- [Challenge]:
Copy out the rows word for word, starting at the line that contains "Amongst the items" and ending with the final line of the rows.

******

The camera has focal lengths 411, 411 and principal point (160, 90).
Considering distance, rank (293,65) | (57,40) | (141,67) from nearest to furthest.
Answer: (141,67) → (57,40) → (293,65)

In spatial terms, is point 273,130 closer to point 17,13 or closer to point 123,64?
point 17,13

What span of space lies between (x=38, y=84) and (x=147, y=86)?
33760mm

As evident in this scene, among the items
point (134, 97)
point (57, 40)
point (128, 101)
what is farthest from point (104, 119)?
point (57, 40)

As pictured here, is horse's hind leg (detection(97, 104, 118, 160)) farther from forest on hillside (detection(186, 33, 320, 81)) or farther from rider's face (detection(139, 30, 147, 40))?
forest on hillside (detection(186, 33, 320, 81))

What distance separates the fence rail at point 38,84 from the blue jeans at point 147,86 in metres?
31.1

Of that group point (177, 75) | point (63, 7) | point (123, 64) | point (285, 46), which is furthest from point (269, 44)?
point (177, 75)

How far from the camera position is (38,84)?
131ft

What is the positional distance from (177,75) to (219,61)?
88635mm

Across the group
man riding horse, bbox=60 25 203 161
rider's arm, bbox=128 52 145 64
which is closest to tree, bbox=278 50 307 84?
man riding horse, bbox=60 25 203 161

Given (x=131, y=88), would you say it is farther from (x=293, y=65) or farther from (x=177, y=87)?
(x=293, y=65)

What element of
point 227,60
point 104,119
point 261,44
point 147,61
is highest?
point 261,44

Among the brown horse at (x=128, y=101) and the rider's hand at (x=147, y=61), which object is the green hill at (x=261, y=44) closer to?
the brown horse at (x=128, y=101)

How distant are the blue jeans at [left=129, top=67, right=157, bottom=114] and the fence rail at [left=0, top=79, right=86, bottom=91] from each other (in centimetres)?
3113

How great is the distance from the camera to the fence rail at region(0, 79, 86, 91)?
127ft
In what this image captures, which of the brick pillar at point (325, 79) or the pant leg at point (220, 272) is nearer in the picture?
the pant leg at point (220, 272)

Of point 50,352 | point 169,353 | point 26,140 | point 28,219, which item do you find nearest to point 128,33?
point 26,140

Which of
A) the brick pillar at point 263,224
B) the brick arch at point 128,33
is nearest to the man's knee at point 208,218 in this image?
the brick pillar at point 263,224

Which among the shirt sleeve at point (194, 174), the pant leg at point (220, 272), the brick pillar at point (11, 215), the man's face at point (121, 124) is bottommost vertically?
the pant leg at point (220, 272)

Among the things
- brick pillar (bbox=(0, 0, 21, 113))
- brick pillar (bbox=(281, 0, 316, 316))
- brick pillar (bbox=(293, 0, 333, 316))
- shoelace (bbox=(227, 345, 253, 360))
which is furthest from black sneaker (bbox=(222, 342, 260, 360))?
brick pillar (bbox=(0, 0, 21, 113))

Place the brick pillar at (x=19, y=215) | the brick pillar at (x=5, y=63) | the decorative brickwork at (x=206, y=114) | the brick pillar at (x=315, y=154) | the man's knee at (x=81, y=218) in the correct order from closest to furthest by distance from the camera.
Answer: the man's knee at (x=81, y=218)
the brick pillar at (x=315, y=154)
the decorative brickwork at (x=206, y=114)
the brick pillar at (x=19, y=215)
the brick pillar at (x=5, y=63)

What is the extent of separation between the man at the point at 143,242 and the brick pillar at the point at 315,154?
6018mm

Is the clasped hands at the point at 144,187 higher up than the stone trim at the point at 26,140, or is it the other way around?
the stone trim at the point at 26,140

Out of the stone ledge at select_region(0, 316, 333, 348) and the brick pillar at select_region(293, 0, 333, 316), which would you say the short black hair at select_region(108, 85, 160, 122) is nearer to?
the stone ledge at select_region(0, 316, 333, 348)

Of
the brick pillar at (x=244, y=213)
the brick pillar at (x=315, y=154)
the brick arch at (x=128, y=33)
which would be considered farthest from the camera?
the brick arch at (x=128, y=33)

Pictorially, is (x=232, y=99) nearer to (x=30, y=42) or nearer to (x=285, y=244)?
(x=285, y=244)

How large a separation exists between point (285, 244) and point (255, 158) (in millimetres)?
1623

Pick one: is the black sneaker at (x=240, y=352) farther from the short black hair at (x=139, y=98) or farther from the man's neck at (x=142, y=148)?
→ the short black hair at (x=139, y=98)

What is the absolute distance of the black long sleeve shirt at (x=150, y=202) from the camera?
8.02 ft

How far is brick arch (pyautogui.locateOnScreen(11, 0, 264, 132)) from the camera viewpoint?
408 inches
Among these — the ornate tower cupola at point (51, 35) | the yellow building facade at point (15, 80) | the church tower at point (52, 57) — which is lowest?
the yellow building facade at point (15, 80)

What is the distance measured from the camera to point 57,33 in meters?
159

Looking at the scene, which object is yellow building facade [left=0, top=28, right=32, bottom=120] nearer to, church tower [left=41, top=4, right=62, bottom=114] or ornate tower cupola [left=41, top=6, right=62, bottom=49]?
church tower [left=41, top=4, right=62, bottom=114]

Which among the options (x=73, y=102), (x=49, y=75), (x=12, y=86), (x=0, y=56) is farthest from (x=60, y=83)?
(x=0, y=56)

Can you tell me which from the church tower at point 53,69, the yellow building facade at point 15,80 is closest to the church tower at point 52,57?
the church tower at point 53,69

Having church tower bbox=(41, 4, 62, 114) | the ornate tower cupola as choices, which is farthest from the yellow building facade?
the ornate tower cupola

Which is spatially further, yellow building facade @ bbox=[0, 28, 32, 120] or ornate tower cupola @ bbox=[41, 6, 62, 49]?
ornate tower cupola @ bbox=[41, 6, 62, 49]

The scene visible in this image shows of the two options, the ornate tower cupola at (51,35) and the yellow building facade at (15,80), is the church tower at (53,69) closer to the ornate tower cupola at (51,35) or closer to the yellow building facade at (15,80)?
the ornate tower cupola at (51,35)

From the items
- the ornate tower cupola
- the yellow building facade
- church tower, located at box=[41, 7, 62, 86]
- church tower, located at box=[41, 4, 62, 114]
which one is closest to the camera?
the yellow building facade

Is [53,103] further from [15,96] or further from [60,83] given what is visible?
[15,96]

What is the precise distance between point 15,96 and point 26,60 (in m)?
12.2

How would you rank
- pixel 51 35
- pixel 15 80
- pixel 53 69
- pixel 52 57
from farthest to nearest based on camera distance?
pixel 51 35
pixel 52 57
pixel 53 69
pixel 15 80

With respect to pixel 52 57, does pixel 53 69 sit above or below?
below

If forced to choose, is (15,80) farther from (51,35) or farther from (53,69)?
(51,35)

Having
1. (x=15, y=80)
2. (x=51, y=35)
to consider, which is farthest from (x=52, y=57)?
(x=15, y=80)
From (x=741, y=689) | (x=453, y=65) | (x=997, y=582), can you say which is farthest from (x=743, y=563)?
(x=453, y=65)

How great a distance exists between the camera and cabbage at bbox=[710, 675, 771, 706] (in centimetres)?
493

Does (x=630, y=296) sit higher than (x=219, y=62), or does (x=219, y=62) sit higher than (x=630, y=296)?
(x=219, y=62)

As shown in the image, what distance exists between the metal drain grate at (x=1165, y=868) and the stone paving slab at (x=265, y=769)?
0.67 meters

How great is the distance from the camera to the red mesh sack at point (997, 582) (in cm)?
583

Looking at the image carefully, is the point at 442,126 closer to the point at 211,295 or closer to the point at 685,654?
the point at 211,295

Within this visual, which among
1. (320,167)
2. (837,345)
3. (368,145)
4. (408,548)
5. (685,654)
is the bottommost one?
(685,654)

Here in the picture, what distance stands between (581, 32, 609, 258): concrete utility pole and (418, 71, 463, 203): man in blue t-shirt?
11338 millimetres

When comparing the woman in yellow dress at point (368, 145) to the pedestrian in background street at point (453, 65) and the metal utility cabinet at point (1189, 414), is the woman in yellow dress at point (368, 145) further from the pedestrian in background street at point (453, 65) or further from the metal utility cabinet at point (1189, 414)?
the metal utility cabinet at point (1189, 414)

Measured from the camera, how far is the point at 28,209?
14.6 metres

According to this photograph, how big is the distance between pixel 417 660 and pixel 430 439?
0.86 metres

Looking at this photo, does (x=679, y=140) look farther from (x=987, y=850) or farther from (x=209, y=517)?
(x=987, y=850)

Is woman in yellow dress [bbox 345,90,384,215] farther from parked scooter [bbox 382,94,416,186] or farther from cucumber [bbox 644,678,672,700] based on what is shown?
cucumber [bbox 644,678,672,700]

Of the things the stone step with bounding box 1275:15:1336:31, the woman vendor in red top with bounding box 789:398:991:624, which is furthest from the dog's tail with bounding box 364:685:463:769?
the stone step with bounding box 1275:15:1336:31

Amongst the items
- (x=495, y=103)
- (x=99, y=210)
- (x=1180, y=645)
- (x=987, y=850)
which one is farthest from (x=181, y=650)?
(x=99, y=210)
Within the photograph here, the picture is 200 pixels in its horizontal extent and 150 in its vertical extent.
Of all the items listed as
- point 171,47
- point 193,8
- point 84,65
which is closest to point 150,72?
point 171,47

******

- [Expected output]:
Amongst the items
- (x=495, y=103)
- (x=99, y=210)
- (x=1180, y=645)
- (x=987, y=850)
which one is farthest from (x=181, y=650)?
(x=99, y=210)
Within the photograph here, the picture is 200 pixels in its horizontal extent and 150 in its vertical extent.
Of all the items listed as
- point 171,47
- point 193,8
- point 84,65
which is closest to point 150,72?
point 171,47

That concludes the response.